Charlie Burrell is a visionary and there is no doubt that he is the perfect man to be chairing British rewilding’s flagship organisation – Rewilding Britain. We drove away from Knepp feeling enthused by the ecological and economical concepts we had experienced. I completely take Charlie’s point when he told us that the ecology is THE most important thing about the concept of rewilding. If you try to shape your project around conventional business thinking then it won’t work. You have to believe that you are doing the right thing and continue to do it until you see the results you have been hoping for (I seem to remember various organic farmers telling me the same thing in the past about the early days of organic conversion). The wonderful thing about rewilding in the way that Knepp are doing it is that you are never quite sure how things are going to turn out. Could it work for us in Essex? There is no reason why it couldn’t although much thought would have to go into the acreages and areas involved, which species/breeds to introduce, how to manage it economically and critically, whether it is the right thing for everyone involved in the farming business currently and in the future. After all, in reality it is a complete shift away from farming as we know it (and the landscape as we know it) towards something else entirely. I have touched upon this issue in my previous post on rewilding so won’t go in to it now but certainly I think the importance of farming identity is and should be a key consideration in the decision of where to rewild. Farmers and landowners are ultimately the people who will be most directly affected by the change in land use and must be consulted and brought on board in the way that is right for them before any change were to take place.

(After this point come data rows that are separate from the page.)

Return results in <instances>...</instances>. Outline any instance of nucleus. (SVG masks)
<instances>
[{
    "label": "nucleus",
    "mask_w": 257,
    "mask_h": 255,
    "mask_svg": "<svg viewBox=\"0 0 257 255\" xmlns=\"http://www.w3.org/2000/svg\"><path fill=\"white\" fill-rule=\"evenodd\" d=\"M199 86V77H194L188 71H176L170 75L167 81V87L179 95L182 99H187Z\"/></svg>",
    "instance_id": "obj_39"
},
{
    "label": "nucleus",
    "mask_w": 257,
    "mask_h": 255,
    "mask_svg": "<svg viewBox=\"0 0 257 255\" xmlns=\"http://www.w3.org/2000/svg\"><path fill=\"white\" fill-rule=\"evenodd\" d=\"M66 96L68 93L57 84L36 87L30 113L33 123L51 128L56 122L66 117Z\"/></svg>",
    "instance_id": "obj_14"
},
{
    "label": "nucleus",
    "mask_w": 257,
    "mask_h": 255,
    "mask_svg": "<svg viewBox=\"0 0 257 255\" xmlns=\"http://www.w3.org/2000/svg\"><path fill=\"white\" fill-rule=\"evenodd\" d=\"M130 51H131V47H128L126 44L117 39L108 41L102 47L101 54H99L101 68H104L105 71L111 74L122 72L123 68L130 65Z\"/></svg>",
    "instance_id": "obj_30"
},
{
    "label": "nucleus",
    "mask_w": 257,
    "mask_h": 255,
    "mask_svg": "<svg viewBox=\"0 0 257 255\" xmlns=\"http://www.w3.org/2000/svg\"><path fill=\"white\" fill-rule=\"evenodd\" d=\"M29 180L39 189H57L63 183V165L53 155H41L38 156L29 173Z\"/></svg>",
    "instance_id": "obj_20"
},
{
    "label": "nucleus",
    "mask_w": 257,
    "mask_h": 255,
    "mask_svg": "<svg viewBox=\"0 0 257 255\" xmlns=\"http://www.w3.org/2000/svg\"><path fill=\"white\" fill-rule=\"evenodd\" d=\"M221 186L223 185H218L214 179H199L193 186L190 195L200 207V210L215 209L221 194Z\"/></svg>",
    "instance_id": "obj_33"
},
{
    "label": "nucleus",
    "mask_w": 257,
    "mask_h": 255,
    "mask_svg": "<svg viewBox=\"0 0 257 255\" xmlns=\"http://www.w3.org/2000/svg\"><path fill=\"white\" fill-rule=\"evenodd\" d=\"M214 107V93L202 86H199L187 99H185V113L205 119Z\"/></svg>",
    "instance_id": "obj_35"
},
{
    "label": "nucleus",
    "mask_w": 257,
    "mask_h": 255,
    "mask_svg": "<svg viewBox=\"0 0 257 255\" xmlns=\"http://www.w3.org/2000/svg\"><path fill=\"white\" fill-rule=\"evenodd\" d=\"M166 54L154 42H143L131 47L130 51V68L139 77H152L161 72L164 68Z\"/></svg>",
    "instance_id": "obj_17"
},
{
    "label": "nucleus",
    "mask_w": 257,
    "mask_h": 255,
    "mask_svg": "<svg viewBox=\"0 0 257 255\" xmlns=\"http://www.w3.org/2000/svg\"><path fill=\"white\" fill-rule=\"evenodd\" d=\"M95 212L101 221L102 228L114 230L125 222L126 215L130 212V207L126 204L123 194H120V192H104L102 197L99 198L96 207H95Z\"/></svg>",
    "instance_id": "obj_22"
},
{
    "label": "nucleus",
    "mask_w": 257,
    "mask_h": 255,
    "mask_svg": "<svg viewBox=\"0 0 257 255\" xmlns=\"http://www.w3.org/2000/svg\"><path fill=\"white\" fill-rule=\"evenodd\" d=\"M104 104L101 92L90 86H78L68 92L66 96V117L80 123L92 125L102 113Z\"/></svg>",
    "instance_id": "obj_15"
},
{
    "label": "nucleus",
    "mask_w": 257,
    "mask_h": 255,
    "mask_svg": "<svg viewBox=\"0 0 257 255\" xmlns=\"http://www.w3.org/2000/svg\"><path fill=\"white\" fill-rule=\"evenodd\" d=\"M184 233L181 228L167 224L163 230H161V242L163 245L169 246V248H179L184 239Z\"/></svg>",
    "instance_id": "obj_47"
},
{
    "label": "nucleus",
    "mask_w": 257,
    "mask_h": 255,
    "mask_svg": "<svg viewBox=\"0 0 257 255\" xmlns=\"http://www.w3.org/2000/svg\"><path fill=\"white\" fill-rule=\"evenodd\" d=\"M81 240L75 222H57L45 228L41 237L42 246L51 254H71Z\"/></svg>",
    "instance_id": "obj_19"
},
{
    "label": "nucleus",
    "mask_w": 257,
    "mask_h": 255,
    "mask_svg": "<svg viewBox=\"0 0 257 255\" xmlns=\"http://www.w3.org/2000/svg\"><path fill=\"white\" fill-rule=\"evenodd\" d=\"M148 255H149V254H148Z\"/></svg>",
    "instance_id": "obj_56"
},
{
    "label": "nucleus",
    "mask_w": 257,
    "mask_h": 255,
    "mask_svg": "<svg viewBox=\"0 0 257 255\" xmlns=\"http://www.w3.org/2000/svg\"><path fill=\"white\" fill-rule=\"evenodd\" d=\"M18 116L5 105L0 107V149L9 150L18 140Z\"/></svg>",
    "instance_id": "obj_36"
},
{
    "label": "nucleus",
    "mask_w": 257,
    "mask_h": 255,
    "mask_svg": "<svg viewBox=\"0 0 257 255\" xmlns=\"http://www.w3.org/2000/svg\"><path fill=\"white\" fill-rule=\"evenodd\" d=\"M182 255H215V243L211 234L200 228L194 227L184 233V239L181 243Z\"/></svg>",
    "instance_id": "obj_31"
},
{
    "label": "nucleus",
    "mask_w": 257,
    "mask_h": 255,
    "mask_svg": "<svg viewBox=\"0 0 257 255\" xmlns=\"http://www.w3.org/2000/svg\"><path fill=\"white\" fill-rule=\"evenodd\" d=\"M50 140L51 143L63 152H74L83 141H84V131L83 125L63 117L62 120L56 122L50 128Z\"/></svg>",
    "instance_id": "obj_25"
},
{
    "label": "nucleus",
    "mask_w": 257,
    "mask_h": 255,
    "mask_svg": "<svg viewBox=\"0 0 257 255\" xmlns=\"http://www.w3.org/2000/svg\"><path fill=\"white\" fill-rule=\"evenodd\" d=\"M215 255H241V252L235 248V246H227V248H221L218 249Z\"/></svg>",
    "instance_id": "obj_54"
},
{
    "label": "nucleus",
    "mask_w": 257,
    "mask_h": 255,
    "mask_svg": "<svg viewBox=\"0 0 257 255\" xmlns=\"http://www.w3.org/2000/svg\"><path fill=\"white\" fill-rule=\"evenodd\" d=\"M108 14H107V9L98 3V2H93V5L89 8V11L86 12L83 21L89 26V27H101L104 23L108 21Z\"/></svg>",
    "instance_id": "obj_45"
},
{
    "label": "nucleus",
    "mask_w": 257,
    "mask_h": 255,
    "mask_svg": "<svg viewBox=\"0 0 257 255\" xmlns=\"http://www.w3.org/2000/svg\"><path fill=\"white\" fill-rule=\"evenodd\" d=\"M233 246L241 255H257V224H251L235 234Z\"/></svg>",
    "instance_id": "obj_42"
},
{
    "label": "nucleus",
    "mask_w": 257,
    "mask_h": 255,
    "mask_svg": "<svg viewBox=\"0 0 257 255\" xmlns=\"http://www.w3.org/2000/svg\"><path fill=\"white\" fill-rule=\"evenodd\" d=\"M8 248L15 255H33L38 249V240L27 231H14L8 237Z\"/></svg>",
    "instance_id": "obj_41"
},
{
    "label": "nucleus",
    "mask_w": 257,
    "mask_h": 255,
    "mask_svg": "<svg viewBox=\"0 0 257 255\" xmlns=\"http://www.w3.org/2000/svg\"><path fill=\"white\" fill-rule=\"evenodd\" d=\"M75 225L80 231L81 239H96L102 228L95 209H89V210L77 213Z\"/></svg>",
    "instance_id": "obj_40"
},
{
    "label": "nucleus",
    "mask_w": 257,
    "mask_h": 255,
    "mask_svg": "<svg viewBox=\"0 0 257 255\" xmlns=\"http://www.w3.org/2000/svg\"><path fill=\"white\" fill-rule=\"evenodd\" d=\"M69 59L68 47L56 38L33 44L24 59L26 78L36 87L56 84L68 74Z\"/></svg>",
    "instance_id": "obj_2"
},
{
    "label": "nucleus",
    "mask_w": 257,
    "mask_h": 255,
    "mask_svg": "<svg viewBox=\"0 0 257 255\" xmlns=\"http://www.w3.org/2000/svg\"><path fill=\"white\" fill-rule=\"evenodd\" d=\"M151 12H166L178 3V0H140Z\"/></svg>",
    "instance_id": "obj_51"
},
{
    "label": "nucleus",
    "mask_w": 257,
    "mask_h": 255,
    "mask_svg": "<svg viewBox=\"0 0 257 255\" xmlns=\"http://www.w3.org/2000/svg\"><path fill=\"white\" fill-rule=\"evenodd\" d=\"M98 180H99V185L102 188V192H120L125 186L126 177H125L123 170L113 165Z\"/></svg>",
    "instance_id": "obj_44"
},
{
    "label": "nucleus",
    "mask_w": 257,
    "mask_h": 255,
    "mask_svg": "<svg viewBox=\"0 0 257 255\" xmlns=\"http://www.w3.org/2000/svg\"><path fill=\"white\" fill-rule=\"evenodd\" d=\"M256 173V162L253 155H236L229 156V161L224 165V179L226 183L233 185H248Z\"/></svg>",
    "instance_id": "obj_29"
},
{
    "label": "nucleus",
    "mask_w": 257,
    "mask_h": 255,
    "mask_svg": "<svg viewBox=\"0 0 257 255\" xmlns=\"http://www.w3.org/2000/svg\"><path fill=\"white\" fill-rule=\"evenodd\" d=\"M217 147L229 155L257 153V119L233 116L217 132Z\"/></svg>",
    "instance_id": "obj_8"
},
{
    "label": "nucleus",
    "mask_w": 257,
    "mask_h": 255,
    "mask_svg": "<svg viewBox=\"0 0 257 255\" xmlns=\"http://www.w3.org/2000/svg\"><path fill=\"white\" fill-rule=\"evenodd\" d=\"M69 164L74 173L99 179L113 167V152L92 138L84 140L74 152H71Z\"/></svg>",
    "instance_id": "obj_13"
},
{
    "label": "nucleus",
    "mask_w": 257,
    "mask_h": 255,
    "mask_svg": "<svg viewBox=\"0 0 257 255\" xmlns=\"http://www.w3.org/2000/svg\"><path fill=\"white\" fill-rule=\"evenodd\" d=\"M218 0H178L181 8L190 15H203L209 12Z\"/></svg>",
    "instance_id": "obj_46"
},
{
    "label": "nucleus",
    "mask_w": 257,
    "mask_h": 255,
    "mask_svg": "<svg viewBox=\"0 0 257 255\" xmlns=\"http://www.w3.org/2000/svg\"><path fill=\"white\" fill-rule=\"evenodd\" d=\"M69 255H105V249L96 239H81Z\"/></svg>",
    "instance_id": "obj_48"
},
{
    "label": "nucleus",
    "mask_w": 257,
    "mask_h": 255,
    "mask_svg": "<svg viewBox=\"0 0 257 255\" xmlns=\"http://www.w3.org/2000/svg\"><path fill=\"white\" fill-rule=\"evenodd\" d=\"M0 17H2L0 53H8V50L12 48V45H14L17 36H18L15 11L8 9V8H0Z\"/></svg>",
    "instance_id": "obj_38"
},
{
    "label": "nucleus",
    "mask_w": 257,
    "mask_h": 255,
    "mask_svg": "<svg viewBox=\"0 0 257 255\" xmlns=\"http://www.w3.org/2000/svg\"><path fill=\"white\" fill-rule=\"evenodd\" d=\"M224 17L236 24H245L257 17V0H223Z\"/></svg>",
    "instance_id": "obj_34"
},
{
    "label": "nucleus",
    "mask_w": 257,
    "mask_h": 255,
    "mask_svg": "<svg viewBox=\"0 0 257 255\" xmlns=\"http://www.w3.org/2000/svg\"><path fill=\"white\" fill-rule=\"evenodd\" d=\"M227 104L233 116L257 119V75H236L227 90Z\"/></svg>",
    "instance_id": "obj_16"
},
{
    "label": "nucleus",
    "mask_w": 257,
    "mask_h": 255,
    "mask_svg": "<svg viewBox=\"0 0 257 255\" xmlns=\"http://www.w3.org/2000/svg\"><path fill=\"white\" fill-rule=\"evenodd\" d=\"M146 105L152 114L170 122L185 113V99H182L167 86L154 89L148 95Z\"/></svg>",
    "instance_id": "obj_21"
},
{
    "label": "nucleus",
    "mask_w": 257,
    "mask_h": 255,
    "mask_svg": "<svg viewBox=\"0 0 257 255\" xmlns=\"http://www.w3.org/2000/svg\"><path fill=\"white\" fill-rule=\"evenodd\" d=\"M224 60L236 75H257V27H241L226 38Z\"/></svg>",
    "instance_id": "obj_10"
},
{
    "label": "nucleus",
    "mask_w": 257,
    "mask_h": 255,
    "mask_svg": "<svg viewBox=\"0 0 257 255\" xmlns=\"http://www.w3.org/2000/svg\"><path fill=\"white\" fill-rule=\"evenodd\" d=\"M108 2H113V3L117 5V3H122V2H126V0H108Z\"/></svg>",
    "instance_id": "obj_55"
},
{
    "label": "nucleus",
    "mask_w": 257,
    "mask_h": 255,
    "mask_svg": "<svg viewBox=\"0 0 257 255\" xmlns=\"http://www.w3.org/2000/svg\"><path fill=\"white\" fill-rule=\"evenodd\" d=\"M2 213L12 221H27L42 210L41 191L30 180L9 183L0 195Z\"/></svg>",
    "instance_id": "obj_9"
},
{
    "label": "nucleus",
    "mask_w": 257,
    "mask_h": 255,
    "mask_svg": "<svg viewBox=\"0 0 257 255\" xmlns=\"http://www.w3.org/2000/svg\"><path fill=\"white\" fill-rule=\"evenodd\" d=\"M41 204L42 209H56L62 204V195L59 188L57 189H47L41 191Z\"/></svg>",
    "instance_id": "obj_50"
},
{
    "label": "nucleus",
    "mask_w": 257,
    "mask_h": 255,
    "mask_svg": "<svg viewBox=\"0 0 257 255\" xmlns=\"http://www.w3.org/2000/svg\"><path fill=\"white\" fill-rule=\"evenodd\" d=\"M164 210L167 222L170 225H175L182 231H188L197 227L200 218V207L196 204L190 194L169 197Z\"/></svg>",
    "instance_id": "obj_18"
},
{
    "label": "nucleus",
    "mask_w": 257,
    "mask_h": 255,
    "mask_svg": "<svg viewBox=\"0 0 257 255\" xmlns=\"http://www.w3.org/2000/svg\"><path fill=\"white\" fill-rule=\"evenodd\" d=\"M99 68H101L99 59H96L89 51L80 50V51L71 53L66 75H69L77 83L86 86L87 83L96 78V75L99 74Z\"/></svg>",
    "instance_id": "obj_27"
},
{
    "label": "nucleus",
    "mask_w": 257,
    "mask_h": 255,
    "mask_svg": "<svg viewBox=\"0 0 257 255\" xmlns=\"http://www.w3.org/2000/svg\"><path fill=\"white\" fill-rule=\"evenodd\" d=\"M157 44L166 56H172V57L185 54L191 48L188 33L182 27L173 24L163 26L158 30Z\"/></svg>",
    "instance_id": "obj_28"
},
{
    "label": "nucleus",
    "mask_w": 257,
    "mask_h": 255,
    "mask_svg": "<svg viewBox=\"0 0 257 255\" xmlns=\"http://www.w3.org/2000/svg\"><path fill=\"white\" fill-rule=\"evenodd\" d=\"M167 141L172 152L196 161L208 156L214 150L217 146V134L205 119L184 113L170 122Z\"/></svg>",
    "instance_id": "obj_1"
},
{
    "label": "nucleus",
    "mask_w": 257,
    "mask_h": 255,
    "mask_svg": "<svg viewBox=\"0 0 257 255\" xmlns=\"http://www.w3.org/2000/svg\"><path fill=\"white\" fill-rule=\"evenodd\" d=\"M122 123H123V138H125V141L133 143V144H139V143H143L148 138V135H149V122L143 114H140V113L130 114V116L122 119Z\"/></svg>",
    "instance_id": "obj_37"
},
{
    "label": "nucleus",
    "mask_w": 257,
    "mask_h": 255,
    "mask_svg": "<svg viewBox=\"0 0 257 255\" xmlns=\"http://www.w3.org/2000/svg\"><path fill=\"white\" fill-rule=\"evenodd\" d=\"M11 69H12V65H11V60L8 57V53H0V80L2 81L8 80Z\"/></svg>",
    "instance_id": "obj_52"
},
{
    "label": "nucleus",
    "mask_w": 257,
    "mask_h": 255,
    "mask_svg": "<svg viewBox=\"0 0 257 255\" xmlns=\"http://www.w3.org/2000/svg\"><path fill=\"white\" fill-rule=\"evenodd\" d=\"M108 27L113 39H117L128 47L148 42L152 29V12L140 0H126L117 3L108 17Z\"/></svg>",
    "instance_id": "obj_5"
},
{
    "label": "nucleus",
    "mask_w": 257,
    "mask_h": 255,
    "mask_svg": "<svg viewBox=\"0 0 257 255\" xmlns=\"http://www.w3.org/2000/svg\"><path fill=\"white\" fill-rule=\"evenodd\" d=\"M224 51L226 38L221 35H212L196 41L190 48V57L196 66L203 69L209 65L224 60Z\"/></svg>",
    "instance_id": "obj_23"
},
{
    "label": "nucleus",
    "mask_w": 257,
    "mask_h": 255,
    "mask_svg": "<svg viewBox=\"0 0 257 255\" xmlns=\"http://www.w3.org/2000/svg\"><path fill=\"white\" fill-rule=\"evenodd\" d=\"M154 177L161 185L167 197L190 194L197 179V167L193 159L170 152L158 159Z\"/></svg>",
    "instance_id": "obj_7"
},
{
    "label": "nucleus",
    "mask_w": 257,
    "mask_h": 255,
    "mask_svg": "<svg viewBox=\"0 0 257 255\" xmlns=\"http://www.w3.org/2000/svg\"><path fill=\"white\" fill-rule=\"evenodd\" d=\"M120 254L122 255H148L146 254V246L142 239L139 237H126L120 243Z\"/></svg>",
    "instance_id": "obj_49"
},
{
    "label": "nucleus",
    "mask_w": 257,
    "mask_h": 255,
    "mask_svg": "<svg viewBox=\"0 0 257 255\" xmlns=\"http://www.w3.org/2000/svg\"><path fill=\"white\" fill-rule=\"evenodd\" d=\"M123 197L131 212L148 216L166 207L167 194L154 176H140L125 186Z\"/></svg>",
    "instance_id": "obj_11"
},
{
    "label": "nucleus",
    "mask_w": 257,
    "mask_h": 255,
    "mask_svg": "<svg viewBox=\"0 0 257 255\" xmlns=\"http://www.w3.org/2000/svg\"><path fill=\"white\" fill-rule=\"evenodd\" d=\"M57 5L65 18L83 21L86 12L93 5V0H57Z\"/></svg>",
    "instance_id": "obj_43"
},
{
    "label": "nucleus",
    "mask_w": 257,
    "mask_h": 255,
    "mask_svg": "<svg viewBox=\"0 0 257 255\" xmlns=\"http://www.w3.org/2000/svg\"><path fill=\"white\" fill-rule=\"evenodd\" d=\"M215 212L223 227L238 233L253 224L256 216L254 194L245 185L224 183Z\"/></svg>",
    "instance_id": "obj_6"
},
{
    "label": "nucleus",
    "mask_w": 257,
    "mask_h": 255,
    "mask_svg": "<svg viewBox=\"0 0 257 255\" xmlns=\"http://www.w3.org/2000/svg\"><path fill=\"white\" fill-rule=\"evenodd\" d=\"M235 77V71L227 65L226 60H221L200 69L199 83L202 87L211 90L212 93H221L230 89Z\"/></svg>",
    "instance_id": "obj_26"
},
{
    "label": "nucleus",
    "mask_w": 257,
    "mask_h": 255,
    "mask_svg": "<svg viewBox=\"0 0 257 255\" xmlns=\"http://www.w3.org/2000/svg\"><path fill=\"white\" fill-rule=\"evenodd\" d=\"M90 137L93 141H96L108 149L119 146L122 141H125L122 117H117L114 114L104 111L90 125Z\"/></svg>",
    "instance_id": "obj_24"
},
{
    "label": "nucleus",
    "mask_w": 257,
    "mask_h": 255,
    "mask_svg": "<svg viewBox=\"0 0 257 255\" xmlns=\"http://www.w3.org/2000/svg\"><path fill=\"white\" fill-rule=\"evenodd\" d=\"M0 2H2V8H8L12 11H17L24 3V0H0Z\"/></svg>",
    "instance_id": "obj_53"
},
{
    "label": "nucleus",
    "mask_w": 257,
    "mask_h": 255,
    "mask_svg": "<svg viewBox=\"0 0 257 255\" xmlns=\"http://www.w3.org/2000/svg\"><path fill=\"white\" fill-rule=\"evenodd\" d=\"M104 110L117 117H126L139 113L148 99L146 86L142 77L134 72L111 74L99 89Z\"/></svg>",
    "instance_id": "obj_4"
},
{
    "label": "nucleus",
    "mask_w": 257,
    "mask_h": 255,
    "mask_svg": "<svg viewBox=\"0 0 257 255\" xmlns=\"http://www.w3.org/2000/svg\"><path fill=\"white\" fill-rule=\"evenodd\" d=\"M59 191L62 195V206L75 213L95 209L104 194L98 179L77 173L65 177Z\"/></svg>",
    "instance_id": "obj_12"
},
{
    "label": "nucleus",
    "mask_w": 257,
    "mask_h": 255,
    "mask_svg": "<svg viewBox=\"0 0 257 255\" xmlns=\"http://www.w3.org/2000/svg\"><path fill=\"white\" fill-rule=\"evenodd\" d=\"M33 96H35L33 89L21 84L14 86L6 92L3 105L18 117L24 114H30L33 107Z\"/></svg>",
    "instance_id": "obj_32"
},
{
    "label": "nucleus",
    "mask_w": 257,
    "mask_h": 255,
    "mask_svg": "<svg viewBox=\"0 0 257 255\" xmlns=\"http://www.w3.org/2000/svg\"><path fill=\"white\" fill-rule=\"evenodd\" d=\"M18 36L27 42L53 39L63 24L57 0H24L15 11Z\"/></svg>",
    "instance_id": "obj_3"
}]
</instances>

Yesterday was a lesson in shifting mindset as much as anything else. If we can’t rewild our hearts and our heads then we cannot hope to rewild the landscape as well.
Many thanks to Charlie (and Penny for the delicious brownies!) for showing us the estate and for instigating the discussion and I hope to visit Knepp again in the future. It is a fascinating place and I would urge anyone with the slightest interest in rewilding to go along.
4 thoughts on “Visiting the Knepp Estate: A Lesson in Rewilding”
So going forward the major income streams will be tourism and livestock sales? Is hunting a possibility – or does that come under tourism?
That’s the general idea. There is a shoot at Knepp – both birds and deer – although it’s highly unlikely we would do this in Essex.